Work required: Copy every one of the records below character for character, and leave the pictures out of your copy.

[Extracted records]
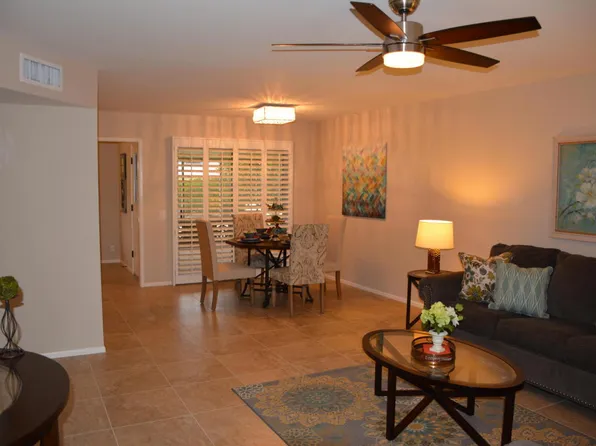 13247 W Keystone Dr, Sun City West, AZ 85375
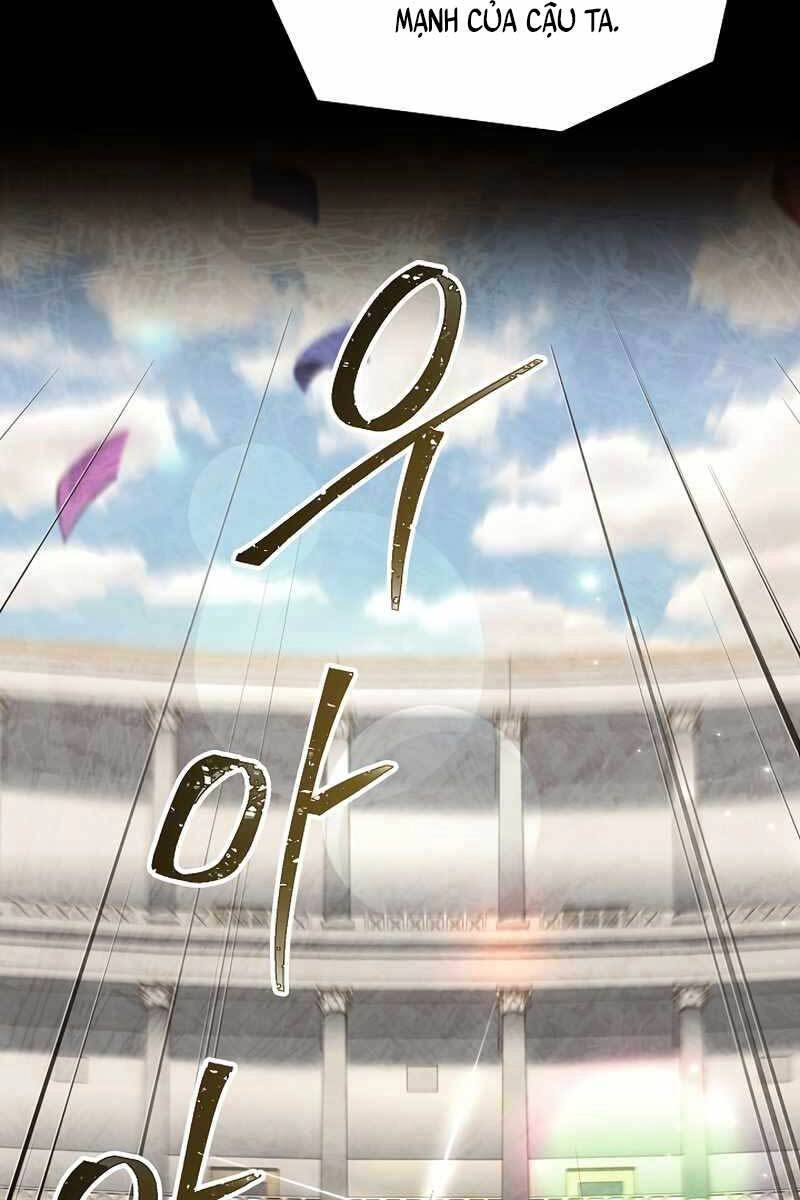 Huyền Thoại Giáo Sĩ Trở Lại Chapter 75 - 119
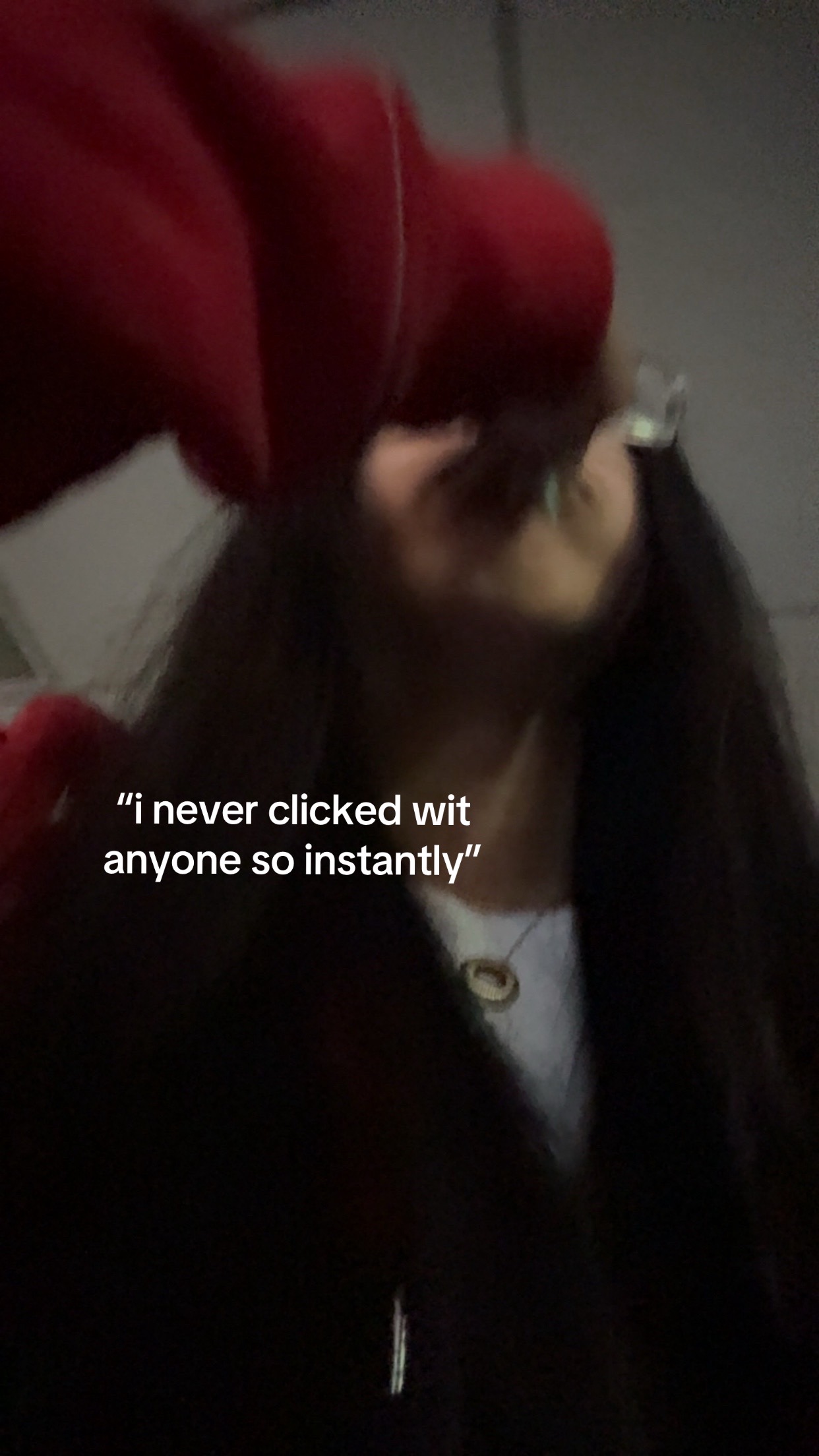 @uniii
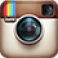 instagram-logo-newsletter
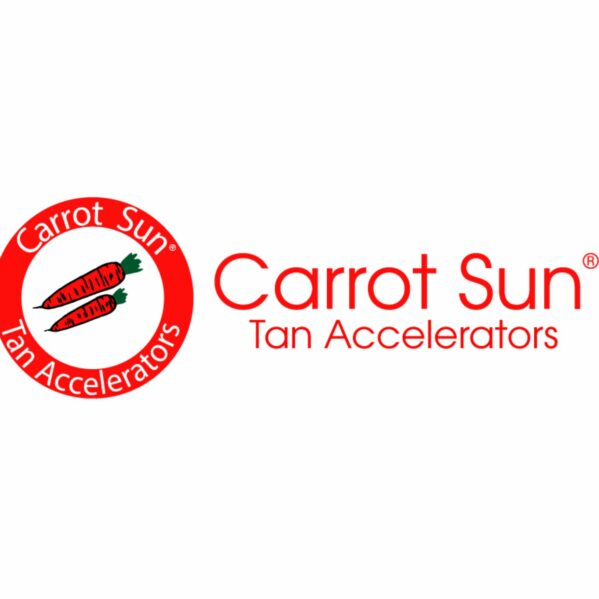 Carrot Sun Carrot Spray Do Opalania 200ml - obrazek 5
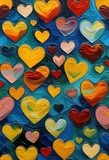 by Mihaela B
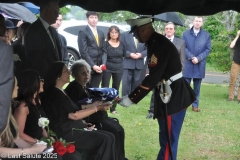 Last-Salute-military-funeral-honor-guard-ROBERT-CASAZZA-USAF-LAST-SALUTE-5-9-25-229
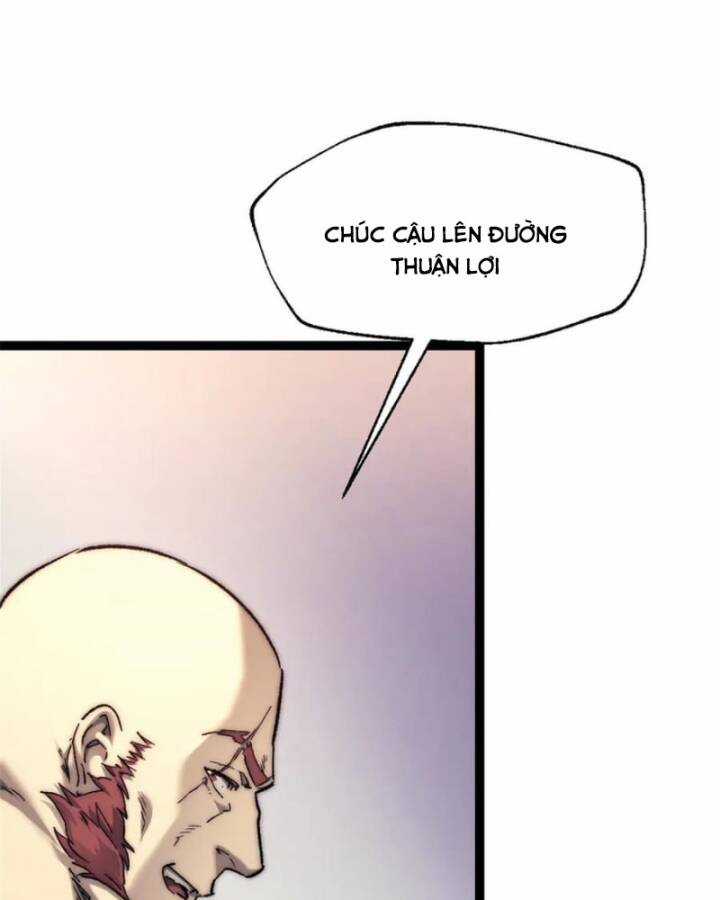 Một Ngày Của Tôi Có 48 Giờ Chương 83 trang 36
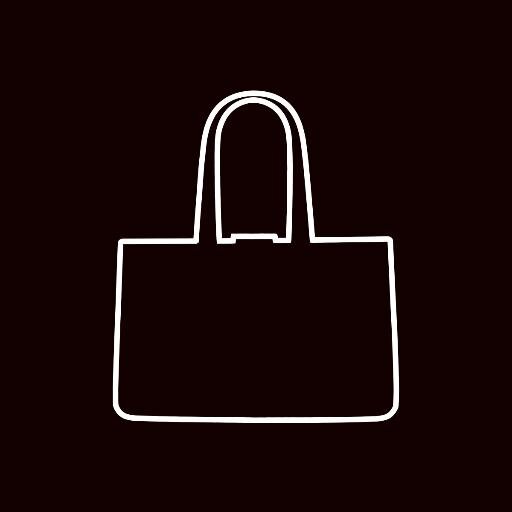 greatbagco's profile picture. A @RobertVerdi Project. We love bags, boys, toys, & noise. Schlepping a #greatbag is also one of our favorite pastimes.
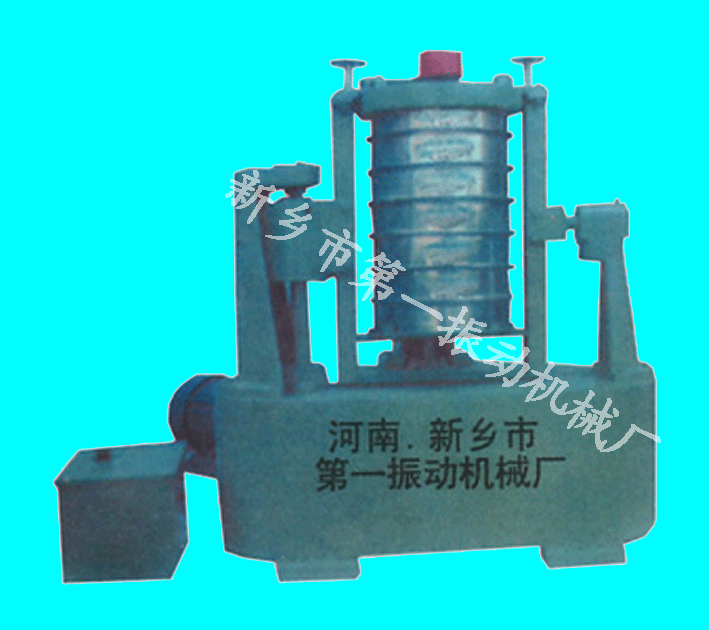 拍擊式振篩機(jī)|拍擊式振動(dòng)篩|拍擊試驗(yàn)篩|拍擊式檢驗(yàn)篩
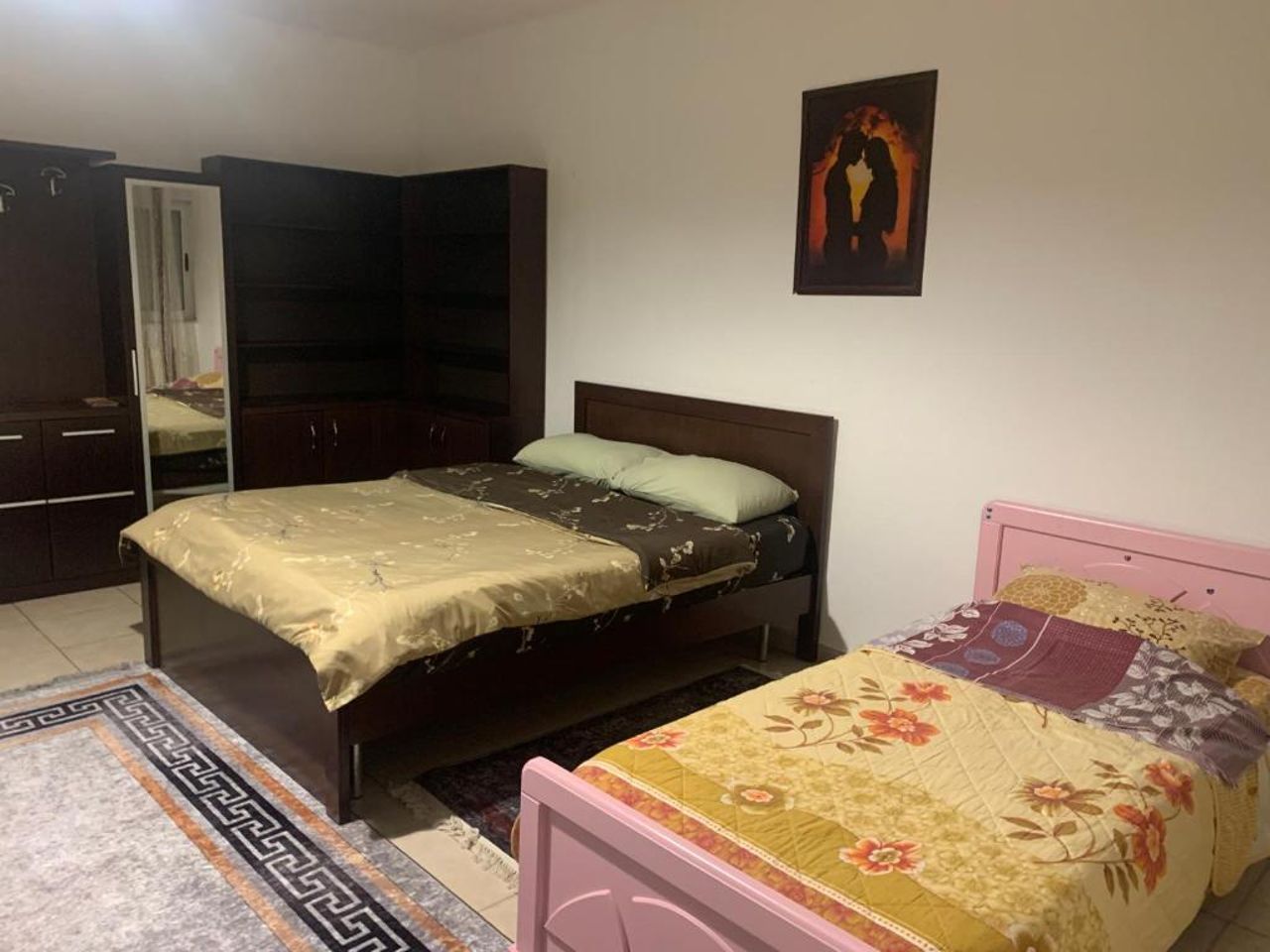 Lovely flat in the heart of Korca 7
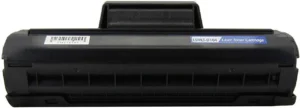 Toner Cartridge Compatible with Samsung Printer MLT-D104S – حبر طابعة سامسونج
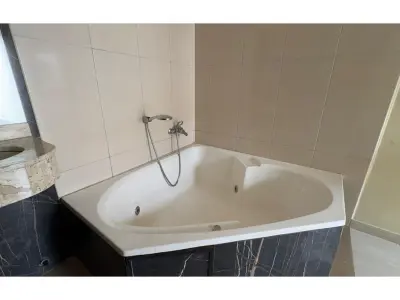 Motel for sale in Los Naranjos, Ñemby 3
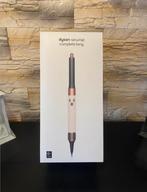 Nieuwe Dyson Airwrap Complete Long, Sieraden, Tassen en Uiterlijk, Uiterlijk | Haarverzorging, Ophalen of Verzenden, Nieuw, Krultang of Stijltang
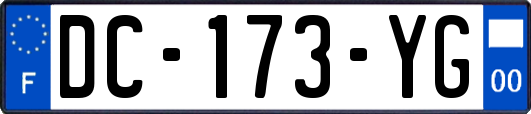 DC-173-YG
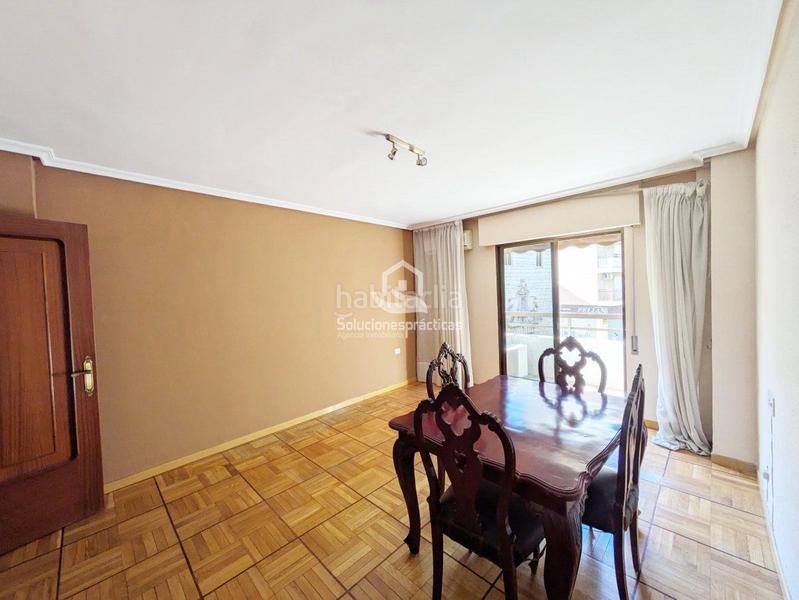 Foto bfd35d97-a43d-48bc-bbca-0df4242489e8. Appartamento con riscaldamento parcheggio in San Bartolomé - Millán de Priego Jaén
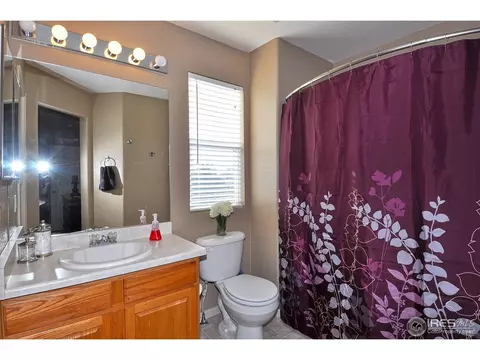 5754 Canyon Cir, Frederick, CO 80504 photo 16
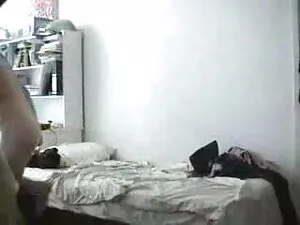 NubileFilms लेस्बियन ...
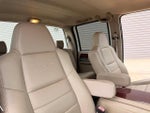 2006 F-250 Super Duty Thumbnail 26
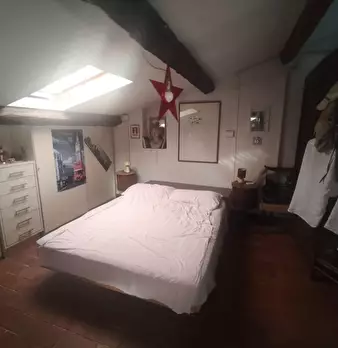 Foto annuncio 67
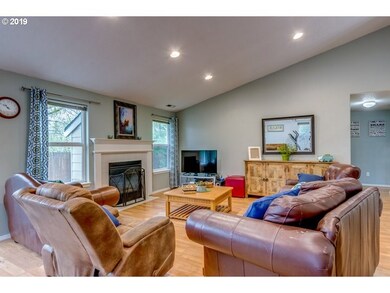 3108 Clearbrook Ct, Newberg, OR 97132 - photo 7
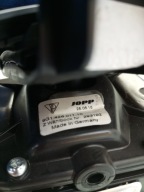 LEVA CAMBIO PORSCHE CARRERA 991 9G1426011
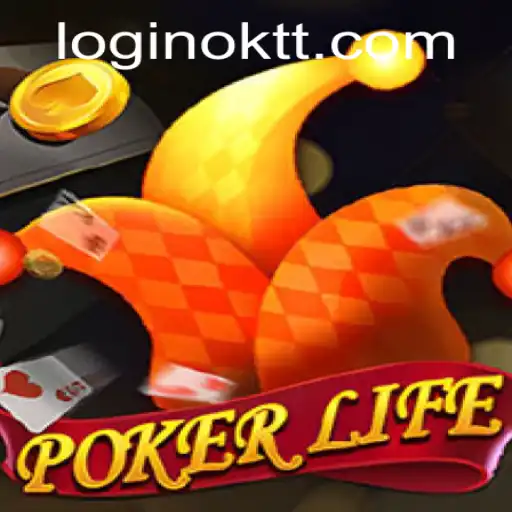 Exploring the World of PokerLife: A Deep Dive into the Game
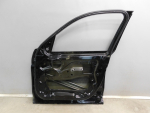 Дверь передняя правая для BMW X3 F25 2010>, OEM 41517355804 - вид 6 (фото)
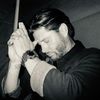 danneelsgirl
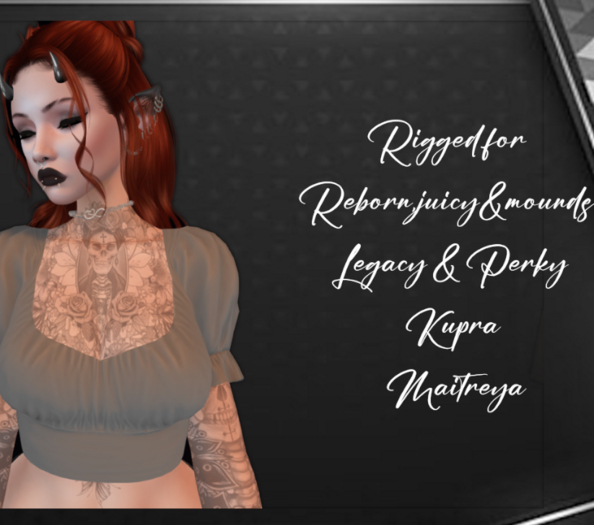 +CD+ Mina Gray (Boxed)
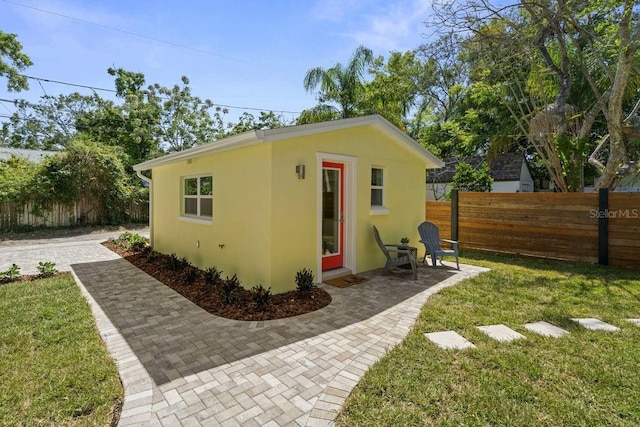 617 Scotland St, Dunedin, FL 34698 - photo 45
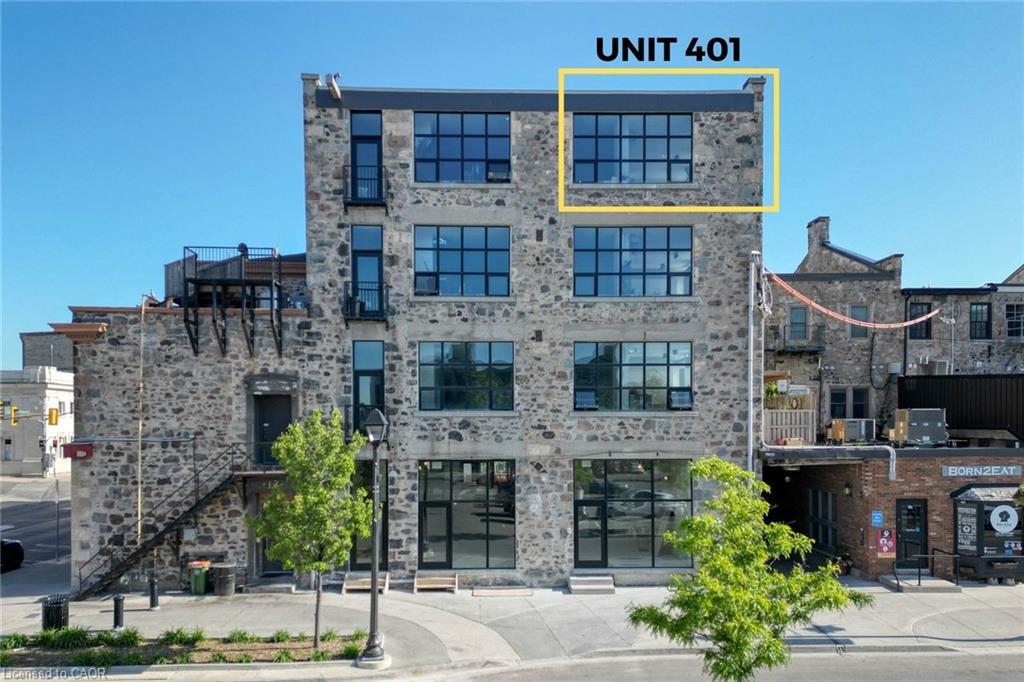 15-main-street-cambridge-ontario-40849458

Answer section:
 13247 W Keystone Dr, Sun City West, AZ 85375
 Huyền Thoại Giáo Sĩ Trở Lại Chapter 75 - 119
 @uniii
 instagram-logo-newsletter
 Carrot Sun Carrot Spray Do Opalania 200ml - obrazek 5
 by Mihaela B
 Last-Salute-military-funeral-honor-guard-ROBERT-CASAZZA-USAF-LAST-SALUTE-5-9-25-229
 Một Ngày Của Tôi Có 48 Giờ Chương 83 trang 36
 greatbagco's profile picture. A @RobertVerdi Project. We love bags, boys, toys, & noise. Schlepping a #greatbag is also one of our favorite pastimes.
 拍擊式振篩機(jī)|拍擊式振動(dòng)篩|拍擊試驗(yàn)篩|拍擊式檢驗(yàn)篩
 Lovely flat in the heart of Korca 7
 Toner Cartridge Compatible with Samsung Printer MLT-D104S – حبر طابعة سامسونج
 Motel for sale in Los Naranjos, Ñemby 3
 Nieuwe Dyson Airwrap Complete Long, Sieraden, Tassen en Uiterlijk, Uiterlijk | Haarverzorging, Ophalen of Verzenden, Nieuw, Krultang of Stijltang
 DC-173-YG
 Foto bfd35d97-a43d-48bc-bbca-0df4242489e8. Appartamento con riscaldamento parcheggio in San Bartolomé - Millán de Priego Jaén
 5754 Canyon Cir, Frederick, CO 80504 photo 16
 NubileFilms लेस्बियन ...
 2006 F-250 Super Duty Thumbnail 26
 Foto annuncio 67
 3108 Clearbrook Ct, Newberg, OR 97132 - photo 7
 LEVA CAMBIO PORSCHE CARRERA 991 9G1426011
 Exploring the World of PokerLife: A Deep Dive into the Game
 Дверь передняя правая для BMW X3 F25 2010>, OEM 41517355804 - вид 6 (фото)
 danneelsgirl
 +CD+ Mina Gray (Boxed)
 617 Scotland St, Dunedin, FL 34698 - photo 45
 15-main-street-cambridge-ontario-40849458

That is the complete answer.